## RECORD EXTRACTS
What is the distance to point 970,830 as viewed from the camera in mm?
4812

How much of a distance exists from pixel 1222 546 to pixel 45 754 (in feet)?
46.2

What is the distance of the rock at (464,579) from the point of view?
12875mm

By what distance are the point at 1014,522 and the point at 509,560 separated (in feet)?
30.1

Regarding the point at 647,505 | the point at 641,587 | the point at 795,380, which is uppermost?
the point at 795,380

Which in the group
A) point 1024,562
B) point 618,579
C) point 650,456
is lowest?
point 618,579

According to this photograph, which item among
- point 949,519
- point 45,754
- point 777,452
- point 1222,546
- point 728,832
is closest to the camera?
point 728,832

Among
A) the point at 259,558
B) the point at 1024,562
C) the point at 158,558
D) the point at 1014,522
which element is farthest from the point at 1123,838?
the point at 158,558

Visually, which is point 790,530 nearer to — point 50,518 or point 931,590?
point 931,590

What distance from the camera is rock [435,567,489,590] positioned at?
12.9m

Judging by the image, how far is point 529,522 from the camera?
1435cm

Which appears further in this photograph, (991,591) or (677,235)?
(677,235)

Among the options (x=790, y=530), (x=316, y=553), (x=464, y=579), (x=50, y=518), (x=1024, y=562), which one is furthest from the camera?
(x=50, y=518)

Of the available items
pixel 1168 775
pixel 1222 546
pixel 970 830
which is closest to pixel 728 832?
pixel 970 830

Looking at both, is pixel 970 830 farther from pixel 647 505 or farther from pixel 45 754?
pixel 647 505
...
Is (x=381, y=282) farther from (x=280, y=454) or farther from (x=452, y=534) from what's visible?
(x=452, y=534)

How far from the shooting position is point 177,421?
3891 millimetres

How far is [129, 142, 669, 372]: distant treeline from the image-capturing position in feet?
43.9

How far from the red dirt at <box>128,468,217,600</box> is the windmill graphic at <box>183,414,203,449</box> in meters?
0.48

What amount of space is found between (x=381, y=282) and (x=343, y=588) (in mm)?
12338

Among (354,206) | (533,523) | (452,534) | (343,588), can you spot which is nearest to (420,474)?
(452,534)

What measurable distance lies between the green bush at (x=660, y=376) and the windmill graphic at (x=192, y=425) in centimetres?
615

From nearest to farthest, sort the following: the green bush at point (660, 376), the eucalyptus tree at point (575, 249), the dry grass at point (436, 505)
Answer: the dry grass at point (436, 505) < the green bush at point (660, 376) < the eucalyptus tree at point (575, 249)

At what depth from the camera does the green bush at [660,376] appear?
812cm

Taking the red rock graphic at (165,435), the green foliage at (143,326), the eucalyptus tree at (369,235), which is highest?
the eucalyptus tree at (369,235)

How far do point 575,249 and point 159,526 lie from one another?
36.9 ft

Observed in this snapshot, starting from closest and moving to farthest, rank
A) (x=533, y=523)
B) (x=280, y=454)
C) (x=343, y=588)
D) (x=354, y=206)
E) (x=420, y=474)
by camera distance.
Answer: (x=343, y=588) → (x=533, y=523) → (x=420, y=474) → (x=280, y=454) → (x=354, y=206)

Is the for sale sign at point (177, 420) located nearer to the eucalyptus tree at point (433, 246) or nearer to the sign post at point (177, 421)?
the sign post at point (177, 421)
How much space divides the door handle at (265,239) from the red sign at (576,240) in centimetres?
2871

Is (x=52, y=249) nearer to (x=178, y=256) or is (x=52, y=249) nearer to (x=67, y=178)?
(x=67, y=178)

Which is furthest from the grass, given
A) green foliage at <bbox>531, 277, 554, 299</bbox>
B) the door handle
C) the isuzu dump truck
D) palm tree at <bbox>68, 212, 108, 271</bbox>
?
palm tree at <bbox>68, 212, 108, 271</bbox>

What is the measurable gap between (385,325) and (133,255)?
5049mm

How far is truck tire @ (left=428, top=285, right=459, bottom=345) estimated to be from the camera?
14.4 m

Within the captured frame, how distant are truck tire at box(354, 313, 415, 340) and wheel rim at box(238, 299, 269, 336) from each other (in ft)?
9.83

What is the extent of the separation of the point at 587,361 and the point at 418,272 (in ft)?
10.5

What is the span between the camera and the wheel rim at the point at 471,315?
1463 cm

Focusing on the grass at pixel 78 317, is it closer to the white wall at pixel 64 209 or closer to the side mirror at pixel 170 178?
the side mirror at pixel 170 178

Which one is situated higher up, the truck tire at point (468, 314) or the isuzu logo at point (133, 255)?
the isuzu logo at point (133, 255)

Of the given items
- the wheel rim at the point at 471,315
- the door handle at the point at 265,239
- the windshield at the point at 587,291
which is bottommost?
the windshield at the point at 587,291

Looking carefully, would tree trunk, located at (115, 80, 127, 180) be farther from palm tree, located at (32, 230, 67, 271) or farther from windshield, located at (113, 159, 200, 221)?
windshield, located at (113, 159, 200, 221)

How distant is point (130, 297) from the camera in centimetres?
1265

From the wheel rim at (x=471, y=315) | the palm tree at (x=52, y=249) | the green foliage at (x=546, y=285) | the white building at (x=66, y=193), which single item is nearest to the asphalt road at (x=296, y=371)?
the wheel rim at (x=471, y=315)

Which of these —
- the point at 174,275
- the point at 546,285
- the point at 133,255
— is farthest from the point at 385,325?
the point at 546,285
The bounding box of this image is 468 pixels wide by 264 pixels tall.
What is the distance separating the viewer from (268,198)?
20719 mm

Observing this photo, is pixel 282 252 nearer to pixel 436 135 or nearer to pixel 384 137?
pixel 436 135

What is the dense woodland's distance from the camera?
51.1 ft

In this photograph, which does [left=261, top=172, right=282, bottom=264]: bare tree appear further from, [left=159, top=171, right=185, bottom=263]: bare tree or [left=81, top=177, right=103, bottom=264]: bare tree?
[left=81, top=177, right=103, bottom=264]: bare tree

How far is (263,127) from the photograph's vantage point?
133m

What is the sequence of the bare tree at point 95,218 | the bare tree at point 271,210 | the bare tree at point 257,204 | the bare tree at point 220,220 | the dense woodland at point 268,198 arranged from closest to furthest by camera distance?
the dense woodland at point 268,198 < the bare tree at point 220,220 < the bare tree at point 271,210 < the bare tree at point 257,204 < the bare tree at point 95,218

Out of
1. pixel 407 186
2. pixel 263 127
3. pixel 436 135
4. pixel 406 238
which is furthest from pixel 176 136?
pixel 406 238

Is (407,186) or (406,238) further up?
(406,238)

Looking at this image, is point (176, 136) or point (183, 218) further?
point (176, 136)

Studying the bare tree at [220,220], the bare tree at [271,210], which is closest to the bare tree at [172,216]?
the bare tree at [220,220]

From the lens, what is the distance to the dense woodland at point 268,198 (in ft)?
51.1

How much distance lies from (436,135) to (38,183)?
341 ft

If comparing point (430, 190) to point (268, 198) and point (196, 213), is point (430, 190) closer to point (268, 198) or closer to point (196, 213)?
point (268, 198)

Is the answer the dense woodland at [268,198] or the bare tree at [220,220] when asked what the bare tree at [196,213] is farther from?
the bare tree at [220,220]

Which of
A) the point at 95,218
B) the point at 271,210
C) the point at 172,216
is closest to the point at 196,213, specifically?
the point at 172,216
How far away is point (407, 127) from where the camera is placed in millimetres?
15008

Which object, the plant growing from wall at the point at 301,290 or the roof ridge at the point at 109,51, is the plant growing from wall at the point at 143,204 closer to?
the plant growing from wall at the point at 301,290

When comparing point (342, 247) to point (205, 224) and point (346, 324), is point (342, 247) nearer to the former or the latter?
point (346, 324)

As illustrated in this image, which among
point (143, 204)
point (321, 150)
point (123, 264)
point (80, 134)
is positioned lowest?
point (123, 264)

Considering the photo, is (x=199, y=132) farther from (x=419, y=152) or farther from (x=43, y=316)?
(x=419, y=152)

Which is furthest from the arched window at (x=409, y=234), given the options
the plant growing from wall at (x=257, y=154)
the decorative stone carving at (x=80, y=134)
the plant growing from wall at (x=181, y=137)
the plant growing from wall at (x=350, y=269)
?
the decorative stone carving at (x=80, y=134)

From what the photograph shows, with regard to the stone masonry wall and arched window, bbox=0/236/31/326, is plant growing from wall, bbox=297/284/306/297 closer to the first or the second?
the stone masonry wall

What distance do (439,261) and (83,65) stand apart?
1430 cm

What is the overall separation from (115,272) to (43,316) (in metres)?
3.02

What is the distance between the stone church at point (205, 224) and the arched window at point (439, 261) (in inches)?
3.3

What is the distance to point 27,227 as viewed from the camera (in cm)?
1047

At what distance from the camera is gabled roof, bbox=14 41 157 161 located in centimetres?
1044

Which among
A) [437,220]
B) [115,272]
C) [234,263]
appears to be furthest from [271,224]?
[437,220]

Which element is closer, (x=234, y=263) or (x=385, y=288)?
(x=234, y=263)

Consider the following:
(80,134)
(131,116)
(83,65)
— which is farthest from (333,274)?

## WHAT IS BEING ASKED
Which lines in the entries above contain the string "logo"? Copy each of those lines in full.

## SOLVED EXERCISE
Which one is situated higher up, the truck tire at point (468, 314) or the isuzu logo at point (133, 255)?
the isuzu logo at point (133, 255)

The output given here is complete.